Die gesundheitlichen Auswirkungen und Folgen der Coronavirus-Pandemie (COVID-19) sind derzeit nicht vorhersagbar. Als Dauer der Pandemie wurde von Seiten des Robert Koch-Instituts (RKI) ein Zeitraum von bis zu zwei Jahren geschätzt. Aktuelle Lagebeurteilungen, Prognosen und Bewertungen getroffener Maßnahmen müssen ständig überprüft und angepasst werden.
Einrichtungen mit sozialmedizinischen und präventiven Aufgaben wie der Öffentliche Gesundheitsdienst, sozialmedizinische Dienste und einschlägige Beratungsstellen leisten mit ihren Mitarbeiterinnen und Mitarbeitern wichtige Beiträge zur Krisenbewältigung. Ihre Aufgaben und Kompetenzen betreffen insbesondere die Wechselwirkungen zwischen der gesundheitlichen Situation der Bevölkerung, der Wirksamkeit des Gesundheitssystems im Verlauf der Pandemie und den pandemiebezogenen Aktivitäten in der Gesellschaft. Bisher fehlt eine kausale Therapie gegen COVID-19.

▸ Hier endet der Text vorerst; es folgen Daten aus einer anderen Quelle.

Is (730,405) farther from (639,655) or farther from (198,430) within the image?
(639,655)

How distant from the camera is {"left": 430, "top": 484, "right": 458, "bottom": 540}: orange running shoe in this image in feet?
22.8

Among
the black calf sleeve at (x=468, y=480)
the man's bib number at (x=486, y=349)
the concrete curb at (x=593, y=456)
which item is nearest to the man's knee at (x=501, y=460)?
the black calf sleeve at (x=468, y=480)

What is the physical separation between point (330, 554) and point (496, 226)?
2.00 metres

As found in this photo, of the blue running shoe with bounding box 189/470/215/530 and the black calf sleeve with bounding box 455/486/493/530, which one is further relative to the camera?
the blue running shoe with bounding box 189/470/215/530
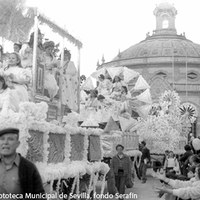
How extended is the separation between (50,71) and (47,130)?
140 inches

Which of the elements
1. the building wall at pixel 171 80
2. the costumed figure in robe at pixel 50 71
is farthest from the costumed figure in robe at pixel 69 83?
the building wall at pixel 171 80

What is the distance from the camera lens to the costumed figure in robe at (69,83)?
1134 cm

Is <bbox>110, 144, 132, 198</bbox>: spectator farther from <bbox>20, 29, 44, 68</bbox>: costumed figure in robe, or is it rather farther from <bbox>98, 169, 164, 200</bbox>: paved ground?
<bbox>20, 29, 44, 68</bbox>: costumed figure in robe

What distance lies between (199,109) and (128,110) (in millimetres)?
36436

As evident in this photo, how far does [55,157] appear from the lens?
25.2 feet

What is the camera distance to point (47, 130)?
719 centimetres

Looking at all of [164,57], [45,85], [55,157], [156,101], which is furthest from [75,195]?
[164,57]

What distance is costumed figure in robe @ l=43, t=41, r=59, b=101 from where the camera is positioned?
401 inches

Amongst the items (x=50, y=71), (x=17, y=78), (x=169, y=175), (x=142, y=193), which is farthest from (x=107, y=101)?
(x=169, y=175)

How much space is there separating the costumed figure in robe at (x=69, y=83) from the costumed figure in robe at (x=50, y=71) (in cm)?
79

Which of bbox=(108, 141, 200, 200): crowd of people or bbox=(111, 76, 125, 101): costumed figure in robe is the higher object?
bbox=(111, 76, 125, 101): costumed figure in robe

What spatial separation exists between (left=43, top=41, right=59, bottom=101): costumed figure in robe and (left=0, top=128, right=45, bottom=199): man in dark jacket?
6.49 meters

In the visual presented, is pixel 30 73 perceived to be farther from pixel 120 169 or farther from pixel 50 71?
pixel 120 169

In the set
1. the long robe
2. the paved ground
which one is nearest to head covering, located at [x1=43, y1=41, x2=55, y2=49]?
the long robe
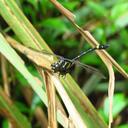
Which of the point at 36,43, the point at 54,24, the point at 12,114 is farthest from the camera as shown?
the point at 54,24

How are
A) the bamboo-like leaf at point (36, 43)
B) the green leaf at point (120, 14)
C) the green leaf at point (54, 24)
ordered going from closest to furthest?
the bamboo-like leaf at point (36, 43) → the green leaf at point (54, 24) → the green leaf at point (120, 14)

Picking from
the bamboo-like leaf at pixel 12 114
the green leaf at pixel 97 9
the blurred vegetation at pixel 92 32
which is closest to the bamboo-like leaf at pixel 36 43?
the bamboo-like leaf at pixel 12 114

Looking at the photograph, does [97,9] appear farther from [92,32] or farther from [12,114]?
[12,114]

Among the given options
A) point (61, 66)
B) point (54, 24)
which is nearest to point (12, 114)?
point (61, 66)

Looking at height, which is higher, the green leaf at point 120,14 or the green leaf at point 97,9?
the green leaf at point 97,9

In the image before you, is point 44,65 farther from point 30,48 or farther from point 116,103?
point 116,103

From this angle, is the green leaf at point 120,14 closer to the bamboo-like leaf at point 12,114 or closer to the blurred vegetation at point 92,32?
the blurred vegetation at point 92,32

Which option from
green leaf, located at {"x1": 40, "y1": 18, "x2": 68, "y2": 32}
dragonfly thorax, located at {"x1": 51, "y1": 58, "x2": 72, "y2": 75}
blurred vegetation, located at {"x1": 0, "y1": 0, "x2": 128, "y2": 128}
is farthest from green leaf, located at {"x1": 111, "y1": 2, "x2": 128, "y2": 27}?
dragonfly thorax, located at {"x1": 51, "y1": 58, "x2": 72, "y2": 75}

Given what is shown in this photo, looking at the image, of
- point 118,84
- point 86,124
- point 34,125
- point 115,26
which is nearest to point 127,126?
point 118,84
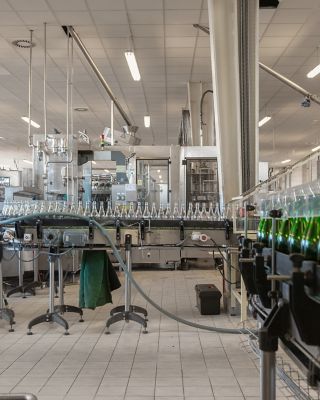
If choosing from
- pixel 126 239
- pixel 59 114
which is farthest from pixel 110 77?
pixel 126 239

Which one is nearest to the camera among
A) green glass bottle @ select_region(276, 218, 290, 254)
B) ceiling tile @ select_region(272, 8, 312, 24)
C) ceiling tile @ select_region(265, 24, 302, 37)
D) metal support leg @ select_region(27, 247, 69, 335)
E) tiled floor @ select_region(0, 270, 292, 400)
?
green glass bottle @ select_region(276, 218, 290, 254)

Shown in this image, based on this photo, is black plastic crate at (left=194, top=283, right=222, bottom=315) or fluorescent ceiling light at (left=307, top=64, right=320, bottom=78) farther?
fluorescent ceiling light at (left=307, top=64, right=320, bottom=78)

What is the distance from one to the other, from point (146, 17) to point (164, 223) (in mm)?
2892

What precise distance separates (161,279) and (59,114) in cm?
603

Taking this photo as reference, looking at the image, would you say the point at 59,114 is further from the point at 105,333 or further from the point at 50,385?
the point at 50,385

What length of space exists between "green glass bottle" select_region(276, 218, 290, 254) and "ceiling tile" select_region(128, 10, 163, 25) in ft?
15.4

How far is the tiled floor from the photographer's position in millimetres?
2666

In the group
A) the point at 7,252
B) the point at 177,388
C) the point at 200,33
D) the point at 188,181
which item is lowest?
the point at 177,388

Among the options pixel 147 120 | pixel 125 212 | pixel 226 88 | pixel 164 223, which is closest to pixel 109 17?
pixel 226 88

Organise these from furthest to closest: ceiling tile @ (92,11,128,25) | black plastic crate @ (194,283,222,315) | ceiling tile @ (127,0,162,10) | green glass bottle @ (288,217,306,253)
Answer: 1. ceiling tile @ (92,11,128,25)
2. ceiling tile @ (127,0,162,10)
3. black plastic crate @ (194,283,222,315)
4. green glass bottle @ (288,217,306,253)

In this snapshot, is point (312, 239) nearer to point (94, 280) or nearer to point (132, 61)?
point (94, 280)

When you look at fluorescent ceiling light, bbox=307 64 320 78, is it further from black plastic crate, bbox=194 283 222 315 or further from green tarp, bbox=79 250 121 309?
green tarp, bbox=79 250 121 309

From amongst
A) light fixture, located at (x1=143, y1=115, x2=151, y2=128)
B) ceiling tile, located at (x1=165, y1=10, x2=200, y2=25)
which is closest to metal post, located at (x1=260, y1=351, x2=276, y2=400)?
ceiling tile, located at (x1=165, y1=10, x2=200, y2=25)

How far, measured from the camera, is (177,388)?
2.70 m
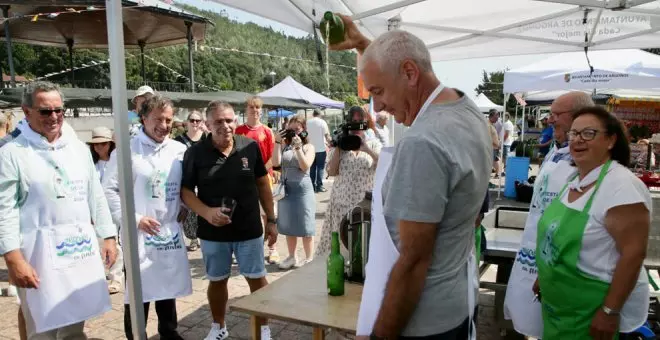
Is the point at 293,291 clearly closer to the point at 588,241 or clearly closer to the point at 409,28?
the point at 588,241

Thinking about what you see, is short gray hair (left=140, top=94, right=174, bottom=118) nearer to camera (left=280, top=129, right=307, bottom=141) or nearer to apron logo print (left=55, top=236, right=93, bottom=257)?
apron logo print (left=55, top=236, right=93, bottom=257)

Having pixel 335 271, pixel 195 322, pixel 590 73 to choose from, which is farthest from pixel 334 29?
pixel 590 73

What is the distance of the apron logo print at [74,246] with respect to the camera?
237cm

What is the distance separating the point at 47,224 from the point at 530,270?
2580 mm

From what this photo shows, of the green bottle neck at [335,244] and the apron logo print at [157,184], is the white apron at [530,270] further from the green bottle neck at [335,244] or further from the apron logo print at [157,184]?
the apron logo print at [157,184]

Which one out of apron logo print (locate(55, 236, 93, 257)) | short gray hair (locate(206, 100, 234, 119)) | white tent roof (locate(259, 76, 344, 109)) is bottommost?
apron logo print (locate(55, 236, 93, 257))

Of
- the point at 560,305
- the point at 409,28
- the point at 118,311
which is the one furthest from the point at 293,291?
the point at 409,28

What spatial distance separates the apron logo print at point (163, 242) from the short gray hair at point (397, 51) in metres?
2.14

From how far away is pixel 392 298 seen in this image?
4.13 feet

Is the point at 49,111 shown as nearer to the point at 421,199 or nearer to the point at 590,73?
the point at 421,199

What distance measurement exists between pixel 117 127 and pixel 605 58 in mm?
7585

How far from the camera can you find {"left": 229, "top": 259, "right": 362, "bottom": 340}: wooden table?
1833 mm

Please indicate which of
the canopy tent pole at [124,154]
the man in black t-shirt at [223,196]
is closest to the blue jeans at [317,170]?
the man in black t-shirt at [223,196]

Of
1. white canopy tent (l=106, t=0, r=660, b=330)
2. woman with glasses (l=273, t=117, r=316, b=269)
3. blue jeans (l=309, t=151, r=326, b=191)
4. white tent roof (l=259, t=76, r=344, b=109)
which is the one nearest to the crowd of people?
woman with glasses (l=273, t=117, r=316, b=269)
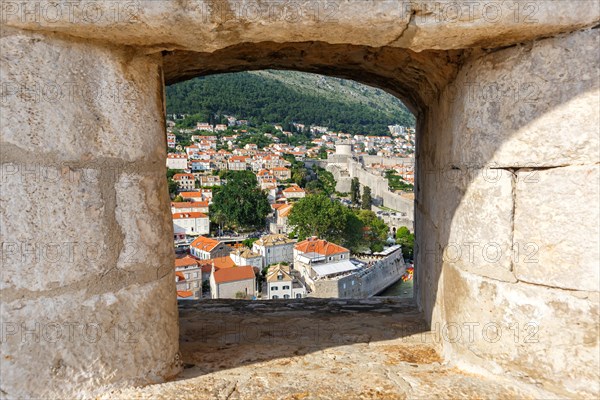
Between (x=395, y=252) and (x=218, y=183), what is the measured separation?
37022mm

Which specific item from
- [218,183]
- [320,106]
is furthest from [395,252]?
[320,106]

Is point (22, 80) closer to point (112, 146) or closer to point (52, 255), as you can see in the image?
point (112, 146)

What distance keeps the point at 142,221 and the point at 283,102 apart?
361 ft

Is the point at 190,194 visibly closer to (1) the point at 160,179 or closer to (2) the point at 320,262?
(2) the point at 320,262

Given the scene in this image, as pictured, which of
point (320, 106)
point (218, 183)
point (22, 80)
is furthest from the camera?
point (320, 106)

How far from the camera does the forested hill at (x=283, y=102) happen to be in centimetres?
9838

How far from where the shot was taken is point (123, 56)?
1.61 meters

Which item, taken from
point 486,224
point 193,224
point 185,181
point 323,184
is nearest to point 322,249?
point 193,224

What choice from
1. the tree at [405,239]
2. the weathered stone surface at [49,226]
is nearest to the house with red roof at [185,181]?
the tree at [405,239]

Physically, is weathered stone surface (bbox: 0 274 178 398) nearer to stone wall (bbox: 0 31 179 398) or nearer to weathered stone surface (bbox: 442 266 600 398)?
stone wall (bbox: 0 31 179 398)

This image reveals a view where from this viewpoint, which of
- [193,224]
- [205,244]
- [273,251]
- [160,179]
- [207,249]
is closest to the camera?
[160,179]

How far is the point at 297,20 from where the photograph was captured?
1497 millimetres

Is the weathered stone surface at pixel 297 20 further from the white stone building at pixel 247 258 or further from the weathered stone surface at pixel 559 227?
the white stone building at pixel 247 258

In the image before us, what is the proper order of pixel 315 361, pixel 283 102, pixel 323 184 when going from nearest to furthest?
pixel 315 361, pixel 323 184, pixel 283 102
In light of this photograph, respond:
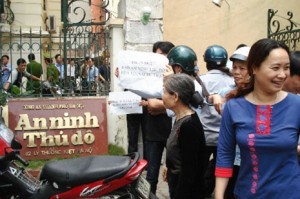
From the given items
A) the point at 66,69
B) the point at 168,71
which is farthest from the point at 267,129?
the point at 66,69

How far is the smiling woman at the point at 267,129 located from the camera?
245 centimetres

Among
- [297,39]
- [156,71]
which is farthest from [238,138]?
[297,39]

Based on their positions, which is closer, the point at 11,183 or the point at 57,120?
the point at 11,183

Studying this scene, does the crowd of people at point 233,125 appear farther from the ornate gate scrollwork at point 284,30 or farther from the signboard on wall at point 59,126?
the ornate gate scrollwork at point 284,30

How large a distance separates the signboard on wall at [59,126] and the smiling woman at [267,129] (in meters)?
4.80

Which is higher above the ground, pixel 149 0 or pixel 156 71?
pixel 149 0

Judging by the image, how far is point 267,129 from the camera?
2463 mm

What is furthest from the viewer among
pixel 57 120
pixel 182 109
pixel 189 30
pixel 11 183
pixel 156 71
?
pixel 189 30

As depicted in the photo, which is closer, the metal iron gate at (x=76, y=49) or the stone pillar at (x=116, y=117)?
the metal iron gate at (x=76, y=49)

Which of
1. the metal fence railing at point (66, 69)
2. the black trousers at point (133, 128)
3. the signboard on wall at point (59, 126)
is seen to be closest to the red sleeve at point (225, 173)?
the black trousers at point (133, 128)

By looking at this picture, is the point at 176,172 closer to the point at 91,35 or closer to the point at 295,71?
the point at 295,71

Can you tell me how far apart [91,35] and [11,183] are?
3.75 meters

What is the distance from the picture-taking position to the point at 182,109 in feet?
11.8

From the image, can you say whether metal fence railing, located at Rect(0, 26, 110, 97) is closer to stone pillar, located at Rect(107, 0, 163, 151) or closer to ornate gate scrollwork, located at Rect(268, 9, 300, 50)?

Zur Abschätzung der Wirkungen notwendig gewordener Einschränkungen des All-tagslebens zur Bewältigung der COVID-19-Pandemie und zu unserem gesellschaftlichen Umgang mit diesen können sozialmedizinische und gesundheitswissenschaftliche Kompetenz und darauf aufbauendes Handeln in folgenden vier Bereichen wesentliche Beiträge leisten:
1. Steuerung des Gesamtprozesses
2. Information und Kommunikation
3. Versorgungsgerechtigkeit, Versorgungssysteme
4. Solidarität und Subsidiarität, Gesundheitschancen für alle
1. Beiträge zur Steuerung des Gesamtprozesses
Um die COVID-19-Pandemie erfolgreich zu bewältigen, müssen weitreichende Entscheidungen schnell und dennoch ausgewogen getroffen werden. Viele dieser Entscheidungen wirken kurzfristig und direkt auf die Gesundheitsgefahr durch das Coronavirus SARS-CoV-2, aber auch langfristig auf unser aller Gesundheit, da sie unser gesellschaftliches Leben, seine wirtschaftlichen Grundlagen und unser Gesundheitssystem verändern. Um in einem hochdynamischen Geschehen immer wieder neu die bestmöglichen Entscheidungen zu treffen, muss dieser Komplexität Rechnung getragen werden. Dies macht einerseits das Zusammenwirken verschiedener Disziplinen notwendig, erfordert andererseits aber auch eine permanente Beobachtung und Rückkopplung. Politische Entscheidungsträger stehen dabei vor der Herausforderung, medizinische, sozial- und gesundheitswissenschaftliche Erkenntnisse und Kompetenzen gleichermaßen zu berücksichtigen, um schnellstmöglich reagieren zu können.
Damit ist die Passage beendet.